Reason / purpose for cross-reference:

reference to same study

Qualifier:

according to guideline

Guideline:

other: OECD Guideline 301 F (Ready Biodegradability: Manometric Respirometry Test)

GLP compliance:

yes

Analytical monitoring:

no

Vehicle:

no

Details on test solutions:

PREPARATION AND APPLICATION OF TEST SOLUTION (especially for difficult test substances)
Toxicity control: In one test vessel, 30 mg of the test sample and 30 mg of sodium benzoate were accurately weighed with an electronic analytical balance and added to the mineral medium [the volume
subtracting the volume (4.00 mL) of activated sludge from 300 mL], so that each concentration of the test item and sodium benzoate reaches 100 mg/L.

Test organisms (species):

activated sludge, domestic

Details on inoculum:

- Source of inoculum/activated sludge: Activated sludge obtained from site Kurume central sewage treatment center (Kurume-shi, Fukuoka, Japan), receiving predominantly domestic sewage
- Concentration of sludge: 30 mg/L (suspended solids)

Test type:

static

Water media type:

freshwater

Limit test:

yes

Total exposure duration:

14 d

Details on test conditions:

TEST CONDITIONS
- Composition of medium: mineral medium according to guidelne
- Test temperature: 22±1 °C
- Continuous darkness: yes
- pH: 7.3 - 7.8 (at the end of exposure)
- Other: Test solutions were stirred continuously.

TEST SYSTEM
- Culturing apparatus: Closed system oxygen consumption measuring apparatus (No. CM-067)
- Number of culture flasks/concentration: 2
- Details of trap for CO2 and volatile organics if used: Soda lime No.1 (for absorption of carbon dioxide, Wako Pure Chemical Industries)
SAMPLING
- Sampling frequency: O2 consumption was measured continuously.
- Sampling method: automatic measurement without specific sampling

Reference substance (positive control):

yes

Remarks:

benzoic acid, sodium salt

Duration:

14 d

Dose descriptor:

NOEC

Effect conc.:

100 mg/L

Nominal / measured:

nominal

Conc. based on:

test mat.

Basis for effect:

other: Result of toxicity control from ready biodegradability test

Results with reference substance (positive control):

The reference material (sodium benzoate) attained 99% degradation after 14 days

The toxicity control attained 34% degradation after 14 days of incubation.

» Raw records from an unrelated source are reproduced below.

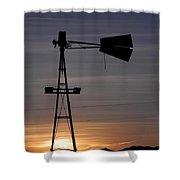 Sunset On The Farm Shower Curtain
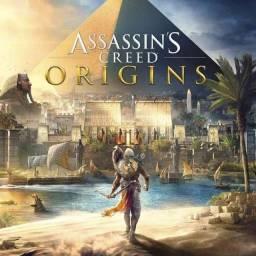 Jogo assassins Creed Origins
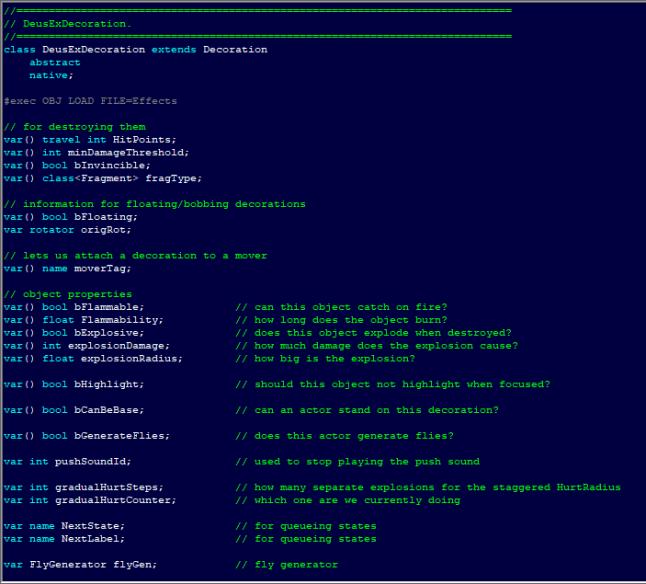 Киберпанк 2000: инструменты создания Deus Ex - 11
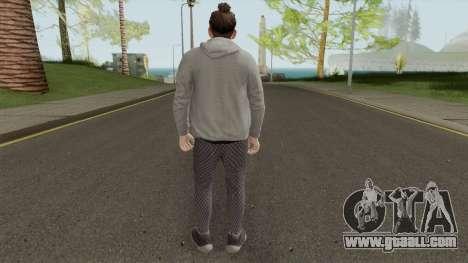 Post Malone for GTA San Andreas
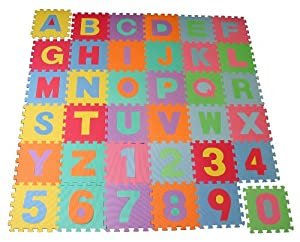 Alfombra juegos infantil set completo alfabeto y números desmontables e intercambiables - Goma EVA en BebeHogar.com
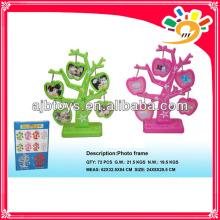 Rahmen Spielzeug Bilderrahmen lieben billige Fotopapier Rahmen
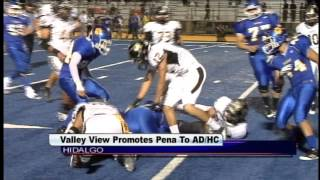 Valley View Promotes From Within To Take Over Tigers Football
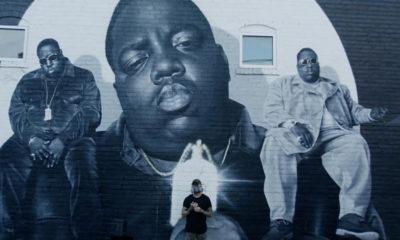 Une nouvelle fresque magnifique célèbre l'héritage de Biggie à Atlanta
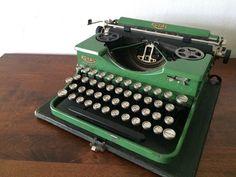 RARE Royal Portable Green Typewriter by TheLovelyGreenWall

 “If in  a toxicity test, containing both the test and reference substance, less than 35% degradation (based on total DOC) or less than 25% (based on total ThOD or ThCO2) occurred within 14 days, the test substance can be assumed to be inhibitory.”(OECD guideline 301)

Since more than 25% degradation occurred in the toxicity control, the substance is with high probability not toxic to aquatic microorganisms. The test item concentration in the toxicity control of 100 mg/L can be used as NOEC value for the toxicity to aquatic microorganisms.

 

Description of key information

NOEC (14 d): 100 mg/L (inhibition control, OECD 301F)

Key value for chemical safety assessment

Additional information

Experimental studies investigating the toxicity of the substance to aquatic microorganisms are not available. Therefore, the inhibition control of the available study on ready biodegradability was used to assess the toxicity to microorganisms. This approach is in accordance with the Guidance on information requirements and chemical safety assessment (Chapter R.7b: Endpoint specific guidance, ECHA 2017). Substances can be assessed as not inhibitory to aquatic microorganisms, if a biodegradation rate of > 25% based on oxygen demand (BOD/ThOD) is reached within 14 days in the inhibition control of a ready biodegradation test (OECD guideline 301). In the available ready biodegradation test on Sorbitan tridocosanoate, following OECD guideline 301F, the inhibition control contained 100 mg/L of the test sample and of sodium benzoate, respectively. A degradation rate of 34% based on O2 consumption was determined after 14 days of incubation. The reported results indicate no inhibitory effects of the substance on aquatic microorganisms and the test item concentration of 100 mg/L is used as NOEC.